1.1. Background & rationale

The prognosis of ovarian cancer (OC) varies by stage. Type I epithelial OCs are considered to be relatively indolent and genetically stable, while Type II epithelial OCs are thought to be biologically aggressive from the beginning, with a tendency to metastasize early [1]. High-grade serous – accounting for approximately 75% of epithelial OCs – develop according to the type II pathway and present p53 and BRCA mutations. These advanced stage has a poor prognosis [2] with most patients unfortunately relapsing after primary management. Initial treatment of advanced OC includes surgery and platinum-based chemotherapy (CT). These treatments can be followed by a maintenance strategy consisting of poly ADP-ribose polymerase inhibitors (PARPi) alone, anti-angiogenic bevacizumab alone or the combination of bevacizumab and PARPi [3]. In case of relapse, OC is managed as a chronic disease with iterative lines of chemotherapy.

BRCA1/2 germline mutations are the strongest known genetic risk factors for epithelial OCs and are found in 6–15% of women diagnosed with that disease. BRCA1/2 mutated carriers respond better than noncarriers to platinum-based chemotherapies. This yields greater survival, even though the disease is generally diagnosed at a later stage and higher grade [4]. One other major prognostic factor is the platinum-free interval (PFI) defined as the time between the last platinum CT and recurrence, which is important to interpret in combination with other specific clinical and molecular factors [5]. Current options for platinum-sensitive patients include bevacizumab and/or PARPi FDA-approved Olaparib as maintenance after platinum-based chemotherapy regardless of BRCA/HRD status, if they have not been previously administered [6–10]. Thus, women with OC presenting with platinum sensitive relapse after prior bevacizumab and PARP inhibition represent a crucial unmet medical need.

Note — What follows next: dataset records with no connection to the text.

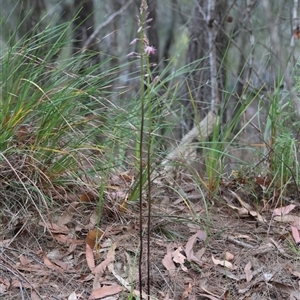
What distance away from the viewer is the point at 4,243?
258cm

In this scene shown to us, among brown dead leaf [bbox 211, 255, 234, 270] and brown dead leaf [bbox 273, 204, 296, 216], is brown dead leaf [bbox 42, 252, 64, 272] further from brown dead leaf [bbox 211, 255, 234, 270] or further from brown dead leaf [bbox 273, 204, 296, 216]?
brown dead leaf [bbox 273, 204, 296, 216]

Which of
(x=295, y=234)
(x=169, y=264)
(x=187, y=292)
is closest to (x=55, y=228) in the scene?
(x=169, y=264)

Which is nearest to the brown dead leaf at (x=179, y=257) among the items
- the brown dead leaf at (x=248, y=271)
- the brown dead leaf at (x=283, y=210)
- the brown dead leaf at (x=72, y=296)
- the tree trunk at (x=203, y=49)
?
the brown dead leaf at (x=248, y=271)

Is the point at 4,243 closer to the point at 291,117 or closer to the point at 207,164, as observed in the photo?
the point at 207,164

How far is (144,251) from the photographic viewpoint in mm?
2631

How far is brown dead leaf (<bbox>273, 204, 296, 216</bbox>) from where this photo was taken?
3.16 metres

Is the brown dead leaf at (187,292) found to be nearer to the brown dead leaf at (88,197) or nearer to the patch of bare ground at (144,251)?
the patch of bare ground at (144,251)

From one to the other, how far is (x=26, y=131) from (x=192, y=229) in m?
1.07

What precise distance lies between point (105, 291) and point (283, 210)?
1307mm

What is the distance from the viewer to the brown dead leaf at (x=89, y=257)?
2.56 m

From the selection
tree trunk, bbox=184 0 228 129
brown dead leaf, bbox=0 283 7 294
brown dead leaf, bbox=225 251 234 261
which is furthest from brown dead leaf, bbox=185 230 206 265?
tree trunk, bbox=184 0 228 129

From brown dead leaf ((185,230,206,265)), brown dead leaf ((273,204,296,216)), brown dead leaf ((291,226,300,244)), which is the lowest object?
brown dead leaf ((273,204,296,216))

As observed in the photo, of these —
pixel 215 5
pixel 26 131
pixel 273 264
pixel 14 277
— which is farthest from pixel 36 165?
pixel 215 5

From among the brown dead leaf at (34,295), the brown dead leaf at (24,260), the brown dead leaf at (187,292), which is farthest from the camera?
the brown dead leaf at (24,260)
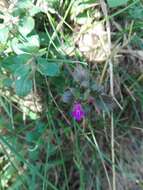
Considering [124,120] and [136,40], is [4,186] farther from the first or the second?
[136,40]

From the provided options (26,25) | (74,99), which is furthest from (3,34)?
(74,99)

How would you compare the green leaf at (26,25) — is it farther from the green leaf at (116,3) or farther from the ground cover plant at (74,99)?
the green leaf at (116,3)

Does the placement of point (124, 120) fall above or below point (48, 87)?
below

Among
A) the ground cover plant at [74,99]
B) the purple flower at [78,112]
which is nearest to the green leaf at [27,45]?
the ground cover plant at [74,99]

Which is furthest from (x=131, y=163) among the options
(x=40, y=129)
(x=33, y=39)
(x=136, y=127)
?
(x=33, y=39)

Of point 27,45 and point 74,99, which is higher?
point 27,45

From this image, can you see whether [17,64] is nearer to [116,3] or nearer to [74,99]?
[74,99]
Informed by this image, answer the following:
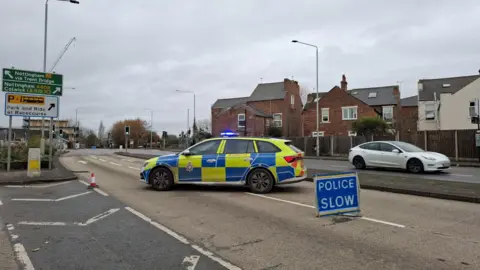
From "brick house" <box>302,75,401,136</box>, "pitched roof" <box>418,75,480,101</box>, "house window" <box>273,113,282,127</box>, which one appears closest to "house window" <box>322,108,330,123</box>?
"brick house" <box>302,75,401,136</box>

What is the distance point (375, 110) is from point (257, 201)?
43233 mm

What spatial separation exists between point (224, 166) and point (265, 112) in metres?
48.5

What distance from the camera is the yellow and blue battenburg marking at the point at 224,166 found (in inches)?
412

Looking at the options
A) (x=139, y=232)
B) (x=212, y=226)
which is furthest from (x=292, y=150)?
(x=139, y=232)

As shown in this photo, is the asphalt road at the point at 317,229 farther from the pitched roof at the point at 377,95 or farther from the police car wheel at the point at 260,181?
the pitched roof at the point at 377,95

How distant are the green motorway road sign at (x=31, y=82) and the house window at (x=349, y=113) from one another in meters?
37.3

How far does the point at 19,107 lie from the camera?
54.5 ft

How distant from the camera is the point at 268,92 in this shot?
61.3 m

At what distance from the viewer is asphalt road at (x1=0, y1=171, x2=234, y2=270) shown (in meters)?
4.81

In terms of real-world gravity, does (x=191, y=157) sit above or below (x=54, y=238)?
above

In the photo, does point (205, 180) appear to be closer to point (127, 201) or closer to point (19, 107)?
point (127, 201)

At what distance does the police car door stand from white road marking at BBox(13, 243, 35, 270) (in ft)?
19.5

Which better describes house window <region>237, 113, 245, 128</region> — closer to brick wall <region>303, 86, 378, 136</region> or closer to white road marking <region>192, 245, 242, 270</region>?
brick wall <region>303, 86, 378, 136</region>

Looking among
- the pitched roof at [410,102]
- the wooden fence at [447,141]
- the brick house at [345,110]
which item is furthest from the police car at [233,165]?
the pitched roof at [410,102]
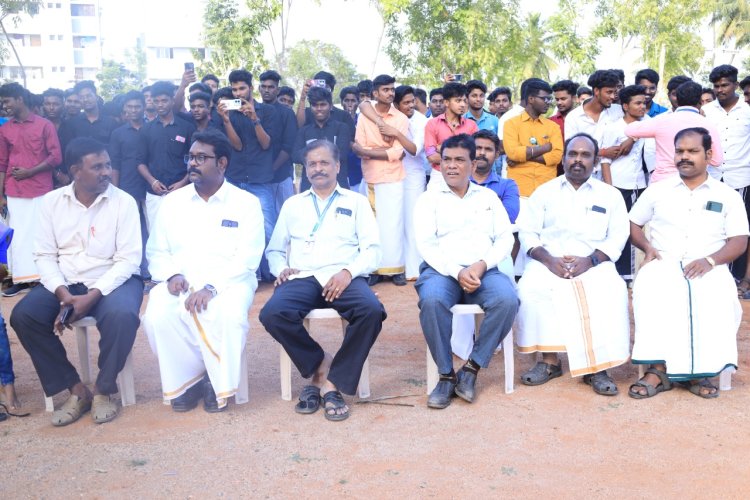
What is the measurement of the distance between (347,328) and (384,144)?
3.61 metres

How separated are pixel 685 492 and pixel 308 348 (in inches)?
88.6

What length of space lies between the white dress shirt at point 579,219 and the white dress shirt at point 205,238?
6.40ft

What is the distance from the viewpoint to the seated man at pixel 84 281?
442 centimetres

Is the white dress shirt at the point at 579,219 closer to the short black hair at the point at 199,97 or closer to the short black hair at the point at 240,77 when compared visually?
the short black hair at the point at 240,77

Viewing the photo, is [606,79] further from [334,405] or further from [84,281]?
[84,281]

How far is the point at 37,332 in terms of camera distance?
4.42 m

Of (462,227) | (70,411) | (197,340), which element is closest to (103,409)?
(70,411)

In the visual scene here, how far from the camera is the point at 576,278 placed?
16.0 feet

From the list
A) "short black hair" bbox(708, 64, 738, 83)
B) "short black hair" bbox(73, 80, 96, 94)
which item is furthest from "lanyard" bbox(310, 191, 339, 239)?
"short black hair" bbox(73, 80, 96, 94)

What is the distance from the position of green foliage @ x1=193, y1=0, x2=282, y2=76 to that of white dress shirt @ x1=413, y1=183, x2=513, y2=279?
39.4 ft

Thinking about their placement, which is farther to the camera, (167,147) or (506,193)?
(167,147)

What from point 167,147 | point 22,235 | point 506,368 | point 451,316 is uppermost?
point 167,147

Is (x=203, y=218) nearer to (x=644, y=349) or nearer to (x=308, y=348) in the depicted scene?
(x=308, y=348)

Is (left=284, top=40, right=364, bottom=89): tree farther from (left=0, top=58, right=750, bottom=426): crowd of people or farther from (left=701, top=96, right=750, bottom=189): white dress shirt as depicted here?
(left=0, top=58, right=750, bottom=426): crowd of people
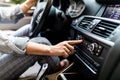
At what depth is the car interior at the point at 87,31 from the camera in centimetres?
79

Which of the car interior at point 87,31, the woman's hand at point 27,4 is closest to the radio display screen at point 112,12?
the car interior at point 87,31

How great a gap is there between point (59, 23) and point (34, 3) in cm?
29

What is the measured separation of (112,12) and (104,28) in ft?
0.63

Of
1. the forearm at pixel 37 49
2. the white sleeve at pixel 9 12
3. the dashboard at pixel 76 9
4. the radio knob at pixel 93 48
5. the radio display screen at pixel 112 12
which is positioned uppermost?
the radio display screen at pixel 112 12

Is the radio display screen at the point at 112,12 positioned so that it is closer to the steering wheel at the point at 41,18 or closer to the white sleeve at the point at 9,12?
the steering wheel at the point at 41,18

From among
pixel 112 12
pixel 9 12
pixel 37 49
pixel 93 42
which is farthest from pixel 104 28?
pixel 9 12

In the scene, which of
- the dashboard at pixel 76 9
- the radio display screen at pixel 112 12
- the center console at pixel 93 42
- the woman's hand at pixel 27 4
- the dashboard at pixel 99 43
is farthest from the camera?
the woman's hand at pixel 27 4

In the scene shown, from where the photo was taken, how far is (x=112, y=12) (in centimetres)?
111

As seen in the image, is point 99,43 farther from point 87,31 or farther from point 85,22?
point 85,22

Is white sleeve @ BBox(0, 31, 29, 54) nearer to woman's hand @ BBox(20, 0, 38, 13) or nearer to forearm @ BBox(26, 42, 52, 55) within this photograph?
forearm @ BBox(26, 42, 52, 55)

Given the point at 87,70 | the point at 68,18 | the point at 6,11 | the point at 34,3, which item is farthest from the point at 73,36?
the point at 6,11

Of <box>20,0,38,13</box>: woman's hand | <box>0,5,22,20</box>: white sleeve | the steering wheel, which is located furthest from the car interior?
<box>0,5,22,20</box>: white sleeve

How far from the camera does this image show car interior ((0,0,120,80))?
79 centimetres

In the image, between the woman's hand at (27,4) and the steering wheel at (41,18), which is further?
the woman's hand at (27,4)
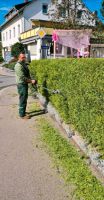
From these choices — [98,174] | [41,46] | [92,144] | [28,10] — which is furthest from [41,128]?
[28,10]

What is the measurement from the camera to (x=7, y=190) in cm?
446

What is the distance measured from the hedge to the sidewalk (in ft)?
Answer: 2.86

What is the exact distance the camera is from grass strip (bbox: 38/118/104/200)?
14.0 feet

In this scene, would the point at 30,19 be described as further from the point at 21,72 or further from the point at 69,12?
the point at 21,72

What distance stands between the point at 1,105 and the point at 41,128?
3.65m

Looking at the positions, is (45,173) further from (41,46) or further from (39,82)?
(41,46)

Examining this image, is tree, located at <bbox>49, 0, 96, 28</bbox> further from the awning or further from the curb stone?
the curb stone

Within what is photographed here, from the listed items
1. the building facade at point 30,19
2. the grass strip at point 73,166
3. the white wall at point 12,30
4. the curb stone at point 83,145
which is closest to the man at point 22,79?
the curb stone at point 83,145

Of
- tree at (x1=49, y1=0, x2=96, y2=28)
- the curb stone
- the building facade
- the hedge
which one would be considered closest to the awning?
tree at (x1=49, y1=0, x2=96, y2=28)

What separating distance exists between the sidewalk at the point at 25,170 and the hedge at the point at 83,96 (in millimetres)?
872

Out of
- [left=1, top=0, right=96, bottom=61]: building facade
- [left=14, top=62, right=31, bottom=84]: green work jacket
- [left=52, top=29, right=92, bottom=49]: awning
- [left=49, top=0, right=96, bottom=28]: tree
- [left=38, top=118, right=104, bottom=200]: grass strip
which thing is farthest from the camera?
[left=1, top=0, right=96, bottom=61]: building facade

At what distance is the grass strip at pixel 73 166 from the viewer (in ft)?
14.0

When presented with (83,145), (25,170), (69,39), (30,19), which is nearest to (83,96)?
(83,145)

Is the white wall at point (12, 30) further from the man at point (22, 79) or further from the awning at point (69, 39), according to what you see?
the man at point (22, 79)
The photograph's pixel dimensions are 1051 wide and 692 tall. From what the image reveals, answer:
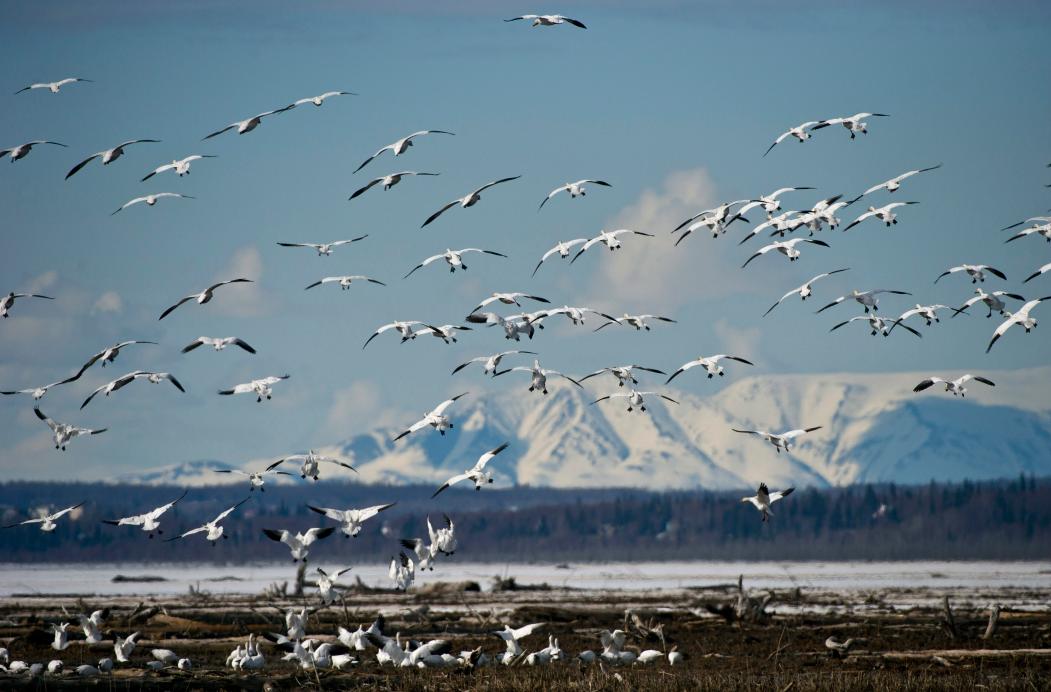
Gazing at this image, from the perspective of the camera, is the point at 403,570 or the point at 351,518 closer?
the point at 351,518

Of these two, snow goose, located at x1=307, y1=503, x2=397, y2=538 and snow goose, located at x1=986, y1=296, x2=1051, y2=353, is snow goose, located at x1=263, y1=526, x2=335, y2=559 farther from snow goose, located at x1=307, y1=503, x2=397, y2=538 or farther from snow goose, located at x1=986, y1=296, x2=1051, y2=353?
snow goose, located at x1=986, y1=296, x2=1051, y2=353

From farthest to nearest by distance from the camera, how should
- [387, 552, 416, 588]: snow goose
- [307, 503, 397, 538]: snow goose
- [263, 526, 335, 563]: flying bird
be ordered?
[387, 552, 416, 588]: snow goose
[263, 526, 335, 563]: flying bird
[307, 503, 397, 538]: snow goose

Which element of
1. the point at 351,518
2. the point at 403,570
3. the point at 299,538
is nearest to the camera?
the point at 351,518

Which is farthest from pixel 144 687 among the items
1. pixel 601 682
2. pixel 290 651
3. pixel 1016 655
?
pixel 1016 655

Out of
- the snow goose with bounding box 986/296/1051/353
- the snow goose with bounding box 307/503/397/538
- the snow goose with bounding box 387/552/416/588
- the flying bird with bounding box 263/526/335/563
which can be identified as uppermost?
the snow goose with bounding box 986/296/1051/353

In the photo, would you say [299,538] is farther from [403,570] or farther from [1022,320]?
[1022,320]

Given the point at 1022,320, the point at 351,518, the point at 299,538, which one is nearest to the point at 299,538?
the point at 299,538

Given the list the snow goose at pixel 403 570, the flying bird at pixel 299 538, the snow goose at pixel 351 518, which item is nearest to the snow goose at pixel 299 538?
the flying bird at pixel 299 538

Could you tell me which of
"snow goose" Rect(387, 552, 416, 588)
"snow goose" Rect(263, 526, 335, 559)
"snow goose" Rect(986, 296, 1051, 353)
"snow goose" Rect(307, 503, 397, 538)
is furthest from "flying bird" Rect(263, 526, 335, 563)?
"snow goose" Rect(986, 296, 1051, 353)

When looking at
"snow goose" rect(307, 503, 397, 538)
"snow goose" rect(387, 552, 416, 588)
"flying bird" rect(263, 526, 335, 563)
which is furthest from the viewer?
"snow goose" rect(387, 552, 416, 588)

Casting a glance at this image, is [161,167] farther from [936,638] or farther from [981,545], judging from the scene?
[981,545]

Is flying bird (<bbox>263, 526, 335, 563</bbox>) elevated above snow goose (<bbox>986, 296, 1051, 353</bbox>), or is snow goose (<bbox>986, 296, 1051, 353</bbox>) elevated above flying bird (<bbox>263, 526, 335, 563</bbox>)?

Immune therapies (mainly, checkpoint inhibitors) have opened new opportunities in cancer therapy [11]. Unfortunately, in the case of OC, previous studies targeting checkpoints inhibitors Programmed Death Ligand-1 (PD-L1) or Programmed Death-1 (PD-1) have been disappointing [12–14], partly explained by the low levels of endogenous tumor specific cytotoxic T cells or low mutation load [15]. In particular, ovarian tumors are frequently described as immunogenically ‘cold’, characterized by a highly immune-tolerant microenvironment. Pembrolizumab is a humanized monoclonal antibody therapy that targets the cell surface receptor PD-1, thus inhibiting its interaction with PD-L1 and PD-L2 [16,17]. The PD-1 receptor-ligand interaction is a major pathway hijacked by tumors to suppress immune control [11,18,19]. Pembrolizumab is currently under investigation in several studies of patients with platinum-sensitive recurrent OC (see Supplementary Table S1). Previous Phase II KEYNOTE-100 study in recurrent OC [14] included 285 women with one to three prior lines of treatment and a PFI between 3 and 12 months and 86 women with four to six prior lines and a PFI ≥3 months. Pembrolizumab was administered as a single-agent, and showed modest activity with 7.4 and 9.9% objective response rates respectively.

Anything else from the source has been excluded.